Because glaze that you can paint is thick, you have to be careful how many layers you apply. Applying too many layers of glaze can cause it to slump, drip and deform in the kiln. Whereas, you can apply up to six layers of underglaze without that worry.
Although single fire glazes can be used, normally it is applied to bisque ware.
Some of the ways that glazes are commonly applied:
- Dipping the ware in the glaze
- Painting with the glaze
- Pouring the glaze on or around the ware
- Spraying the glaze with an airbrush
- Sponging on the glaze
Underglaze can also be applied using the above methods. In addition to this, there are other techniques that can add details to the pottery.
For example, underglaze can be drawn onto bisque ware. Underglaze pencils, crayons, and pens exist for this purpose and can be used to create very fine details on a design.
Alternatively, a potter may want to use a bulb syringe to apply underglaze to a piece. This technique is a little like slip trailing. Slip trailing with slip can create quite a defined texture on the piece. By contrast, using underglaze, in the same way, does not create textural patterns. However, a bulb syringe can be used to create lovely color designs.
Another advantage of using underglaze is that you can mix underglaze colors together. This can be done either as you paint your piece. For example, mixing watercolor style paints as they go onto the bisque.
Or you can mix the underglaze up prior to application, to create a color that is to your exact preference.
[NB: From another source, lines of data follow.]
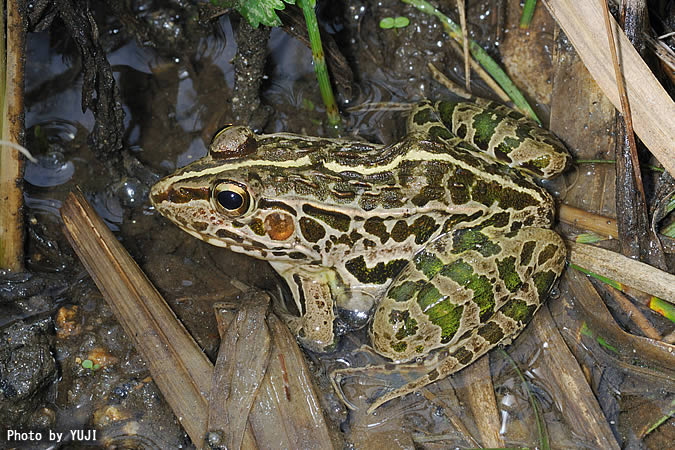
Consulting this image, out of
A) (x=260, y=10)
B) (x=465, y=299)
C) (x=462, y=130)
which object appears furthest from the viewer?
(x=462, y=130)

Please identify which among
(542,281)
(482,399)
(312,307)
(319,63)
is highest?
(319,63)

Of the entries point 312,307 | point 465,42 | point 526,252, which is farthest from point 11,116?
point 465,42

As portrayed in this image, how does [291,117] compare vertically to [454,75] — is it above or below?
below

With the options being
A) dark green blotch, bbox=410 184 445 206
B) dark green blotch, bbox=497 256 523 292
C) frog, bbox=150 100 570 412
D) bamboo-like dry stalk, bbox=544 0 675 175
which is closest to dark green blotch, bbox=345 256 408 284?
frog, bbox=150 100 570 412

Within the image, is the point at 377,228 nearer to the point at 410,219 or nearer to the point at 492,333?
the point at 410,219

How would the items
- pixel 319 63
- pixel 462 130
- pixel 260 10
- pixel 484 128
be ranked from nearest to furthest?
1. pixel 260 10
2. pixel 319 63
3. pixel 484 128
4. pixel 462 130

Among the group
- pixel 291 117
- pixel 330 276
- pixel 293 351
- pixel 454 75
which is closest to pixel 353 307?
pixel 330 276

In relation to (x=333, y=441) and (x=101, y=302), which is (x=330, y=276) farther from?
(x=101, y=302)
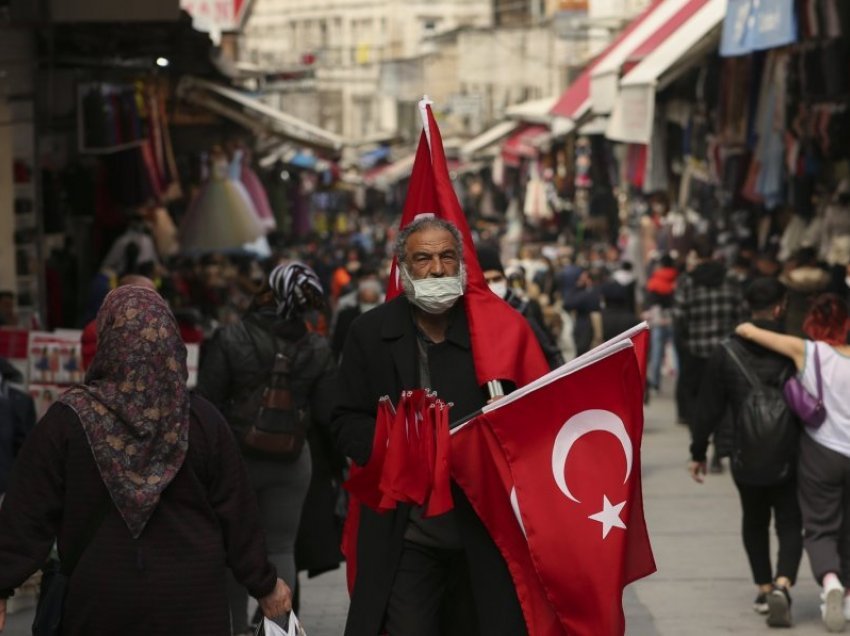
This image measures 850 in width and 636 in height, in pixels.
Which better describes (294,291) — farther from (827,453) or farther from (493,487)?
(827,453)

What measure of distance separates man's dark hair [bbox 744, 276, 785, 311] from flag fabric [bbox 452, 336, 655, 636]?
3.31 m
This differs from regular glazes which generally cannot be combined together to create a third color.
The Difference Between When We Use Underglaze and Glaze
Although single fire glazing is an option, most of the time, glaze is applied to bisque ware. Part of the reason for this is that bisque ware is porous and absorbs the water from the glaze. The result is that the glaze adheres to the piece.
By contrast, many modern underglazes are designed to be applied either to greenware or to bisque ware. In fact, underglazes can be used on wet clay, leather hard clay, bone dry clay or bisque ware.
When you apply the underglaze depends on the kind of underglaze you are using. For example, if the underglaze is a colored slip, it can be applied to wet clay. Whereas an underglaze pencil needs to be applied to bisque ware. If a pencil was used on unfired clay it could damage the surface of the piece.
Another factor that impacts when an underglaze is used is the water content involved. For example, underglaze can be applied to greenware. However, the water in the underglaze can soften the clay in the ware and compromise its shape or design. As such, it can be easier to apply a wet underglaze to bisque ware.
Having said that, if you dip underglaze in clear overglaze, the colors in the underglaze can run. So, there is also an argument for applying the underglaze to greenware, firing it, and then glazing it.
In this article, I have looked at the what, why, how, and when underglazes are different from glazes. In short, glazes produce a glass-like layer, usually over the whole of the ceramic work, except for the base. This layer is protective, but it can also be decorative.
Underglazes are more versatile in their decorative capacity. However, although they can be vitreous, they don’t offer the same protective layer of a glaze. So, whilst an underglaze can enable detailed decoration, a glaze offers a glass-like layer of protection.